In 1905 there were just 26 Jewish households in Portsmouth, living and working in a population of 14,000. Yet for 30 days the eyes of the world, especially the Jewish world, were upon the seacoast city. Temple Israel itself was founded as a congregation shortly after the negotiations between Russia and Japan had produced the Portsmouth Peace Treaty.
Although the first Jewish family in the area arrived in New Castle from Palestine in 1693, the great wave of Russian Jewish immigration came in 1880-1914, when 3.2 million Russians (90 percent Jewish) arrived in the US. At the time Jews were outcasts in Russia – literally confined to an area of Poland and the Ukraine called “The Pale” – and deprived of most rights – they could not own land, they could not hold government or professional jobs, and only 10 percent were allowed to attend school.
When Bernard Michaelson told Korostovetz that “his family were all educated” it was the contrast to what he had known at home that made this fact so important. Michaelson also said, “A man with five cents in his pocket in this country is better off than a millionaire in Russia.” When Korostovetz asked Nathan Raymond from Max Goodman’s store on Market Street, “You are both American citizens?” and Mr. Raymond and Louis Slosburg replied “Yes, we are voters and honor the flag of America,” one might read something extra in Korostovetz’ reply, “You could do nothing better and I am pleased that you can say so.”

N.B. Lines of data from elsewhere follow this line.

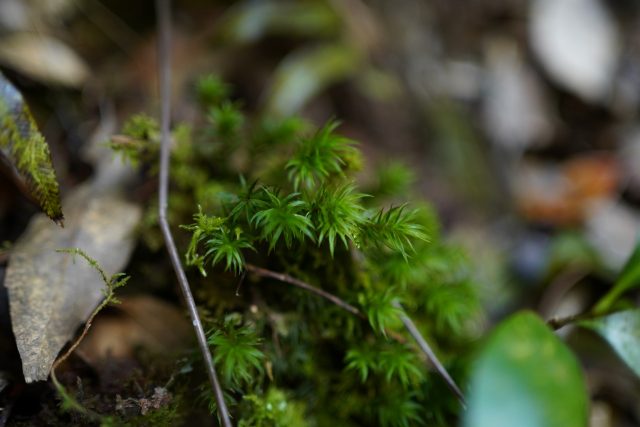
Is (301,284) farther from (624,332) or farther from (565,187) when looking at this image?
(565,187)

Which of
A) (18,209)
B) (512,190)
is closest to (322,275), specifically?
(18,209)

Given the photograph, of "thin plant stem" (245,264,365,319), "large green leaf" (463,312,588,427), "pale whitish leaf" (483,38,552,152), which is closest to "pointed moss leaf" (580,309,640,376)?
"large green leaf" (463,312,588,427)

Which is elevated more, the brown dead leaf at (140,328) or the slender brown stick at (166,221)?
the slender brown stick at (166,221)

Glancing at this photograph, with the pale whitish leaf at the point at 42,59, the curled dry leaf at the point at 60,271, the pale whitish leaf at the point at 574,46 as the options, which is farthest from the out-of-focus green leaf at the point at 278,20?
the pale whitish leaf at the point at 574,46

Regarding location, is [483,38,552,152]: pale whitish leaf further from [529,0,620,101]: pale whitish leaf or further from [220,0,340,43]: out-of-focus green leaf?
[220,0,340,43]: out-of-focus green leaf

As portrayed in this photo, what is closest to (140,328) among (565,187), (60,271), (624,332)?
(60,271)

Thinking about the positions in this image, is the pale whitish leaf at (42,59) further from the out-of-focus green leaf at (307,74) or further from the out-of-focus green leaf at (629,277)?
the out-of-focus green leaf at (629,277)

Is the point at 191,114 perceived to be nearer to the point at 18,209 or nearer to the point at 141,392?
the point at 18,209
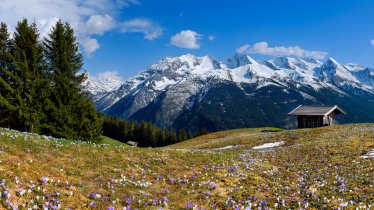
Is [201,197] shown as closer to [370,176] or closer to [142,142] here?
[370,176]

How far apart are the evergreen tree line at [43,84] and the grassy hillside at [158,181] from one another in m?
29.4

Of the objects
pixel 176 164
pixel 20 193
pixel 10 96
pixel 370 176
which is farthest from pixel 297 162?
pixel 10 96

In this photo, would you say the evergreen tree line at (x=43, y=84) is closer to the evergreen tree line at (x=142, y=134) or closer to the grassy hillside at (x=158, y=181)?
the grassy hillside at (x=158, y=181)

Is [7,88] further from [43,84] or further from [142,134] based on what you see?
[142,134]

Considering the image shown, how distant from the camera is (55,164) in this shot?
12.8m

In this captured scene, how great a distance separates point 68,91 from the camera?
4628 cm

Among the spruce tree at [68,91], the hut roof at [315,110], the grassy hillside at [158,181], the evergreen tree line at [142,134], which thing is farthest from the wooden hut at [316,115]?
the evergreen tree line at [142,134]

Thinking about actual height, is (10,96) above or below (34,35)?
below

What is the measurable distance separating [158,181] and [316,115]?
73.6 metres

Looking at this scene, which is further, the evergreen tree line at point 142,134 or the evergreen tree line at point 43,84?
the evergreen tree line at point 142,134

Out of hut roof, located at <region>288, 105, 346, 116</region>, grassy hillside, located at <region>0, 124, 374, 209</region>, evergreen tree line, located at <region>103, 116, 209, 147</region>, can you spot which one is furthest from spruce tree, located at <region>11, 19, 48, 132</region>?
evergreen tree line, located at <region>103, 116, 209, 147</region>

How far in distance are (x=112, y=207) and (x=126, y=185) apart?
263cm

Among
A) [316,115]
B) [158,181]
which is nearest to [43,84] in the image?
[158,181]

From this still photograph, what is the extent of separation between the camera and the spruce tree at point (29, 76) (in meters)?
41.3
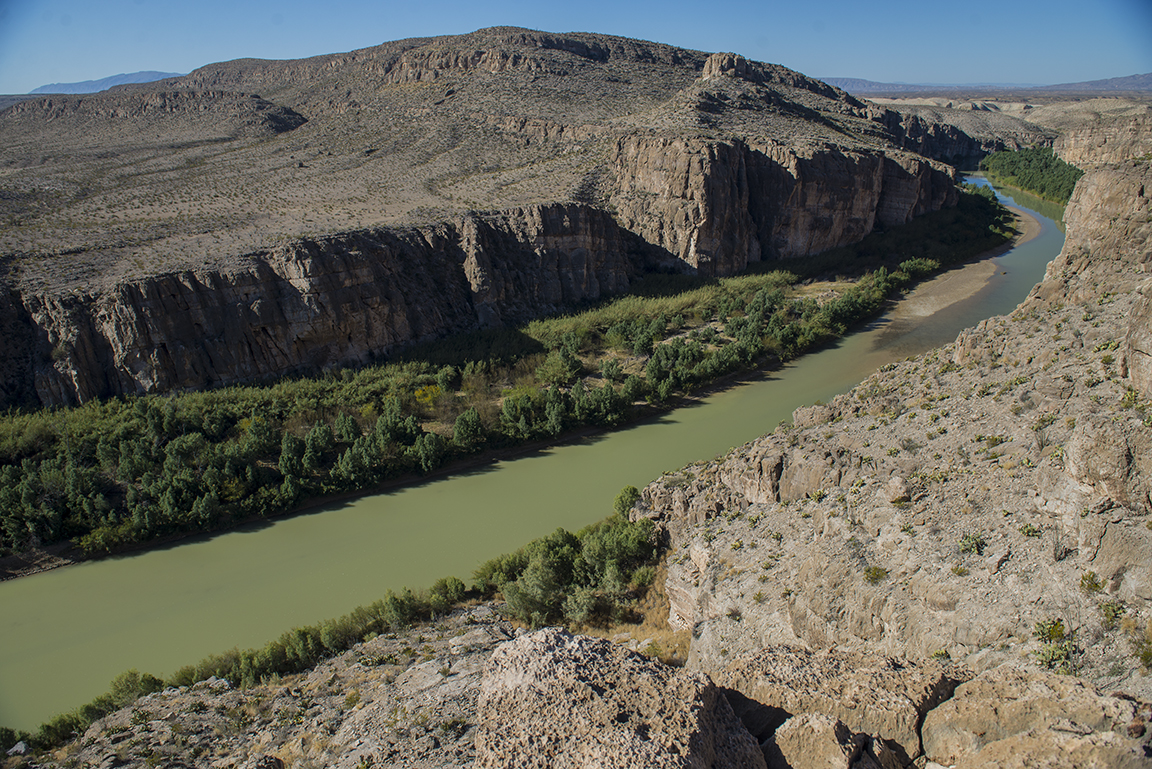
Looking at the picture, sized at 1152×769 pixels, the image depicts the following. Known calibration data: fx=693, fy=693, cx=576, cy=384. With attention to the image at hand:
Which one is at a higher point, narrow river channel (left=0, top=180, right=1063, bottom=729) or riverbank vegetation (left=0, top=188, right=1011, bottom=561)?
riverbank vegetation (left=0, top=188, right=1011, bottom=561)

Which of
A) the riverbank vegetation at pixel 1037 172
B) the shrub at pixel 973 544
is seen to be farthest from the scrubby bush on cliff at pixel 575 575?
the riverbank vegetation at pixel 1037 172

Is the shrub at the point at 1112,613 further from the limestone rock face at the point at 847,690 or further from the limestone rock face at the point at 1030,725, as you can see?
the limestone rock face at the point at 847,690

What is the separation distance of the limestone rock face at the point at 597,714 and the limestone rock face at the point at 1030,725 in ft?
8.74

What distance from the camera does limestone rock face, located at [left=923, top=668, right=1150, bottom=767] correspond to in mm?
7988

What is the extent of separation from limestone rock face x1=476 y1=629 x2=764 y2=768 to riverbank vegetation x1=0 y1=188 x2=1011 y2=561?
64.2 feet

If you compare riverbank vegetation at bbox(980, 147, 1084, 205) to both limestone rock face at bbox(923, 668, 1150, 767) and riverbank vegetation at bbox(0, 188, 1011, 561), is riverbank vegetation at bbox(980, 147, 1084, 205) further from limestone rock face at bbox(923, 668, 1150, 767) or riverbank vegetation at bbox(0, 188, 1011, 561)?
limestone rock face at bbox(923, 668, 1150, 767)

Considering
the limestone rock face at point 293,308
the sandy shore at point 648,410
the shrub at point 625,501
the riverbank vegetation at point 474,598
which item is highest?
the limestone rock face at point 293,308

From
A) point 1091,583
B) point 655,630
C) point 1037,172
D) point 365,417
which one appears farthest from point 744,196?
point 1037,172

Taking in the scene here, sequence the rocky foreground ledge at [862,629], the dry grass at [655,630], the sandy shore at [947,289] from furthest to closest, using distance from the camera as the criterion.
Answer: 1. the sandy shore at [947,289]
2. the dry grass at [655,630]
3. the rocky foreground ledge at [862,629]

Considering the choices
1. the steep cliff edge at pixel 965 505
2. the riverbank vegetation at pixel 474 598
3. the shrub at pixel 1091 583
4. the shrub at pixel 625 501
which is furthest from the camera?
the shrub at pixel 625 501

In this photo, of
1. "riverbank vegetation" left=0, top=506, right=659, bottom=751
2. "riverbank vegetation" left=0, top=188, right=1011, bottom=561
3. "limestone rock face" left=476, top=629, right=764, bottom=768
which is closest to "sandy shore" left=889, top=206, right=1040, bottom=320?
"riverbank vegetation" left=0, top=188, right=1011, bottom=561

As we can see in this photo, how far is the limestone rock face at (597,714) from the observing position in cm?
952

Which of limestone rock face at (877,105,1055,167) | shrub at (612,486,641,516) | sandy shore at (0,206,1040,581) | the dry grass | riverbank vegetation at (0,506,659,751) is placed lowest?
the dry grass

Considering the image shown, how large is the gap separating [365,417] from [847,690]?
87.2ft
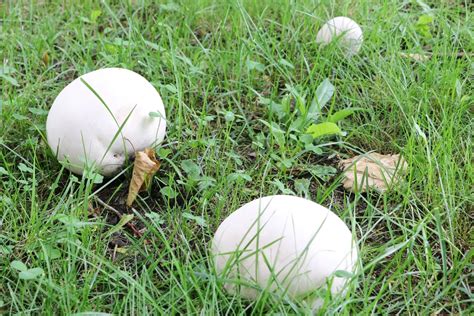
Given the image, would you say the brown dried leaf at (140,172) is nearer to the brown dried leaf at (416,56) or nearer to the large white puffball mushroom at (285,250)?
the large white puffball mushroom at (285,250)

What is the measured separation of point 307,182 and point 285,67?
0.78 metres

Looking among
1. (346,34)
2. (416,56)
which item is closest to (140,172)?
(346,34)

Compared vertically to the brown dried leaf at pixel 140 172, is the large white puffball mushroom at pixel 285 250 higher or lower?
higher

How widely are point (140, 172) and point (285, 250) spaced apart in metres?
0.87

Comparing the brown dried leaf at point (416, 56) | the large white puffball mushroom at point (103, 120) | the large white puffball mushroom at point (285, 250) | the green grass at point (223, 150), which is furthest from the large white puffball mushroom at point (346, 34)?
the large white puffball mushroom at point (285, 250)

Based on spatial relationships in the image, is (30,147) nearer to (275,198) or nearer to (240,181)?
(240,181)

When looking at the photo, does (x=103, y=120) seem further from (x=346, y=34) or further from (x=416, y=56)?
(x=416, y=56)

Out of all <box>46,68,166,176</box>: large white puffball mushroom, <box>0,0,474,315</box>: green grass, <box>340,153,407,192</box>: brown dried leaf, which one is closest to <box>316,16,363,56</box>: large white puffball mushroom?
<box>0,0,474,315</box>: green grass

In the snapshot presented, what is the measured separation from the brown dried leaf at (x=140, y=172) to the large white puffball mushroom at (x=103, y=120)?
5cm

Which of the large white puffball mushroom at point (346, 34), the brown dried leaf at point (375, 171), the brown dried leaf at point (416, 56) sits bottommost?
the brown dried leaf at point (375, 171)

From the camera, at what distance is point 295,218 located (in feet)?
6.77

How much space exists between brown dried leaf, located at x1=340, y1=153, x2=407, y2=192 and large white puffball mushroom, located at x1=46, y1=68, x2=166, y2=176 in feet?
2.57

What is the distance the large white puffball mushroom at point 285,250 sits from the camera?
201 centimetres

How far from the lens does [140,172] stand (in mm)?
2688
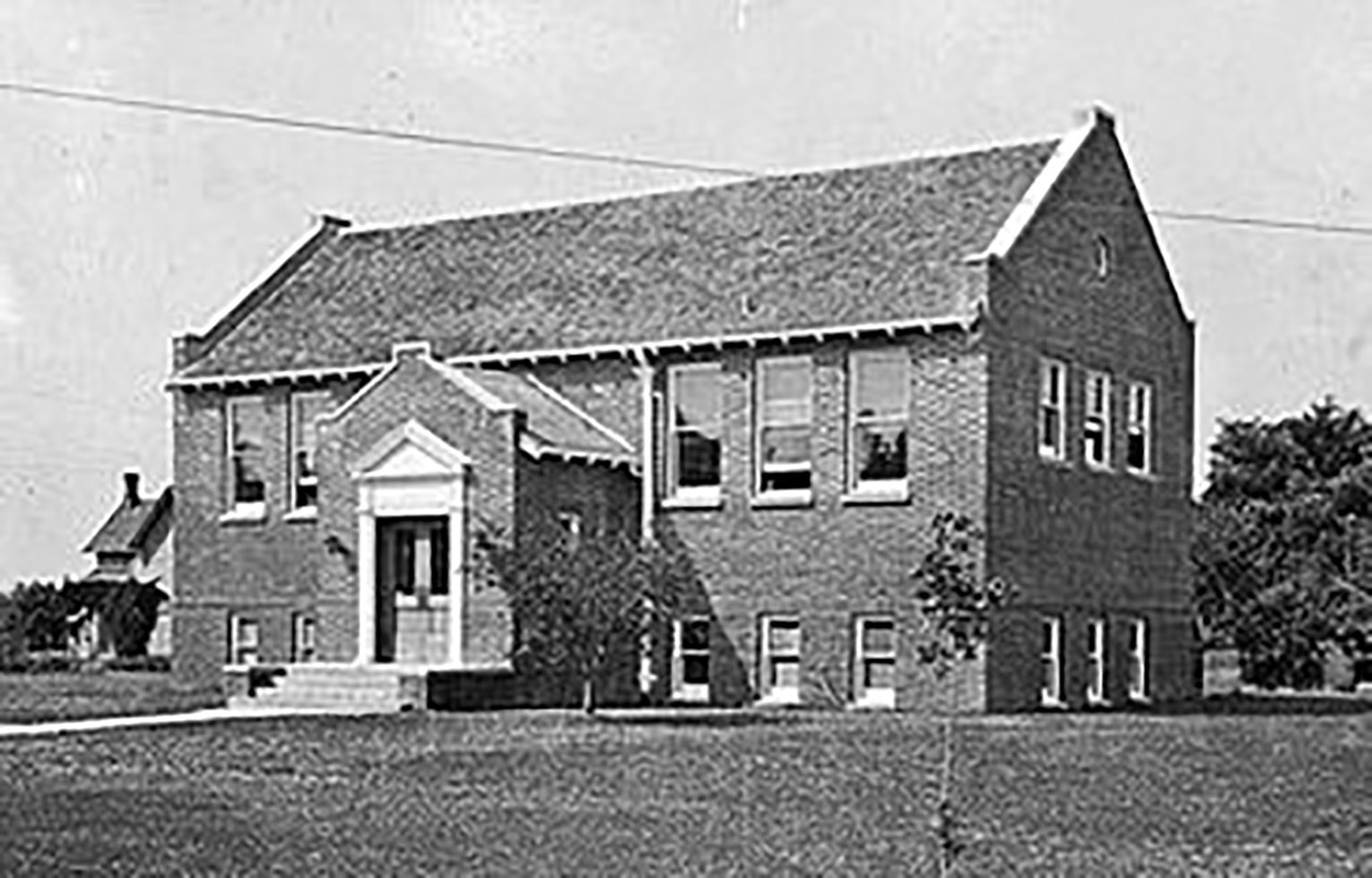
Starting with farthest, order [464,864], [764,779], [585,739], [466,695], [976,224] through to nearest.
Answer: [976,224] < [466,695] < [585,739] < [764,779] < [464,864]

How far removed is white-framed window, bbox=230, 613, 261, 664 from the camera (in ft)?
156

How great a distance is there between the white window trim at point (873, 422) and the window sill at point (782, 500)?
752 millimetres

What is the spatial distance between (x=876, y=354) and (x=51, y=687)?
55.0 ft

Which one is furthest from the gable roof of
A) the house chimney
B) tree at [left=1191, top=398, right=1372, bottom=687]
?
tree at [left=1191, top=398, right=1372, bottom=687]

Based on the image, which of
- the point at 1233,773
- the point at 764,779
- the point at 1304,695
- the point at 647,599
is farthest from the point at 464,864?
the point at 1304,695

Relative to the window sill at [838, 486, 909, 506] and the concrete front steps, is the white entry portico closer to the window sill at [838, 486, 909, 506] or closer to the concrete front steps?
the concrete front steps

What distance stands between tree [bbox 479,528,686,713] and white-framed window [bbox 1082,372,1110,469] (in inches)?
340

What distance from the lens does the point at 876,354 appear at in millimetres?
39750

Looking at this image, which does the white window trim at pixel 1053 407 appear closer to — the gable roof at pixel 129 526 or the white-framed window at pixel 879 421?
the white-framed window at pixel 879 421

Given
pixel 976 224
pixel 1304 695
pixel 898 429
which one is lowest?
pixel 1304 695

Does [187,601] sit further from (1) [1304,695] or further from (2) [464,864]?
(2) [464,864]

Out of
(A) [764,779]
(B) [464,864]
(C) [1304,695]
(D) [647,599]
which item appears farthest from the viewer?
(C) [1304,695]

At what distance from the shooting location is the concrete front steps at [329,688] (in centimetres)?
3766

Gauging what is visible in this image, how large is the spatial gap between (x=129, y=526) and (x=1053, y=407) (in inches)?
2347
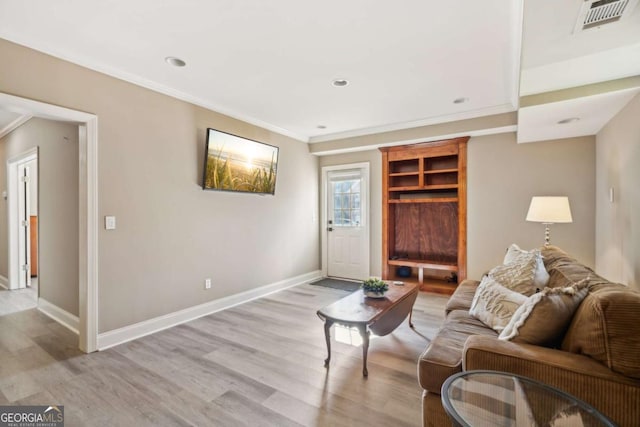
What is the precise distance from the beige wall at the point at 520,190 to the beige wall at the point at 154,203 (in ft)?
10.3

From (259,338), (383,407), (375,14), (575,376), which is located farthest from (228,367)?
(375,14)

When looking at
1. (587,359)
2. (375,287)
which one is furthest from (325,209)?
(587,359)

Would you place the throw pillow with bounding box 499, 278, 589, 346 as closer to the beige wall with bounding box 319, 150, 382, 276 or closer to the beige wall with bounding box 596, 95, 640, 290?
the beige wall with bounding box 596, 95, 640, 290

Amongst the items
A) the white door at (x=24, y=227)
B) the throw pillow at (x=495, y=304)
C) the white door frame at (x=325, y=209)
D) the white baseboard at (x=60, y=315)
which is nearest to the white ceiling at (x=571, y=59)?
the throw pillow at (x=495, y=304)

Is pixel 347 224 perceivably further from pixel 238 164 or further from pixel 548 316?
pixel 548 316

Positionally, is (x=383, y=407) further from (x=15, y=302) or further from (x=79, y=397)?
(x=15, y=302)

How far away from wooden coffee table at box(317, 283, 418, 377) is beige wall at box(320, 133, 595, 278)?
194 cm

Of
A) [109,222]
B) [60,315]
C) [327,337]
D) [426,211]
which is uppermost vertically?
[426,211]

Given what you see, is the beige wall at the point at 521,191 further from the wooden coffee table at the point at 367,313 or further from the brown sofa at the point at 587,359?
the brown sofa at the point at 587,359

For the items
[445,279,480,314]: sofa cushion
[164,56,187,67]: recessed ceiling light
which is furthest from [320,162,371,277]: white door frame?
[164,56,187,67]: recessed ceiling light

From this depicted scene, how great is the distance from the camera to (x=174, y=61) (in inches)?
107

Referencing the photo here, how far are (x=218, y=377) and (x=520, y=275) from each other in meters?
2.34

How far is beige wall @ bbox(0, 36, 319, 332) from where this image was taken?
8.57ft

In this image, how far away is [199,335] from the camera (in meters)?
3.05
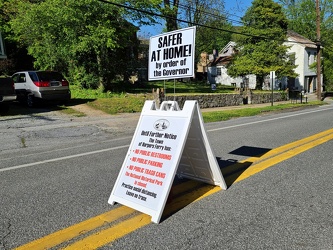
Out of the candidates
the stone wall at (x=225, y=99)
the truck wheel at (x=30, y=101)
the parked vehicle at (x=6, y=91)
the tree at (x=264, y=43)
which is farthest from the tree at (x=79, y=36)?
the tree at (x=264, y=43)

Temple Israel’s historical documents at the Portsmouth Athenaeum list these families living in Portsmouth in 1905, the year the Temple was organized: Mayer Alkon, Harry Cohen, Philip Cohen, Abram Dreller, John Dreller, Lois Gerber, Max Gilman, Max Goodman, Moses Goodman, Jacob Gouse, Julius Gouse, Abraham Halprin, Sam Katz, David Levi, Nathan Levine, Joseph Polimer, Samuel Polimer, Morris Port, Nathan Raymond, Reverend Jacob Segal, Samuel Shapiro, Meyer Siegel, Harry Sussman (whose business was the Dye House of Bernard Michaelson) Bell Sussman, Louis Slosburg. Wolf Weinstein, Samuel Yoffee, Harry Zeidman and Julius Zeidman.
The Russian diplomats also received two important delegations arguing for an end to the pogroms and other persecutions Jews were then suffering in Russia: international banker Jacob Schiff on August 19 and representatives from the Lawrence MA Jewish community on August 21. Jacob Schiff was the head of the international banking concern Kuhn, Loeb & Co. in New York. To protest the pogroms and other outrages the Russian government was wielding against Russian Jews, he had convinced fellow American bankers not to fund Russian war bonds. He had been less successful in Europe where the Rothschilds, for example, feared that such actions would make it harder on their Jewish countrymen at home. With Schiff at Wentworth were Oscar Strauss (whom TR later made Secretary of Commerce – the first Jewish Cabinet member), the industrialist Adolph Lewisohn, Adolph Kraus of Chicago (later president of the executive committee of the national B’nai B’rith) and Isaac Seligman of J&W Seligman & Co. an international banker with offices in New York and London.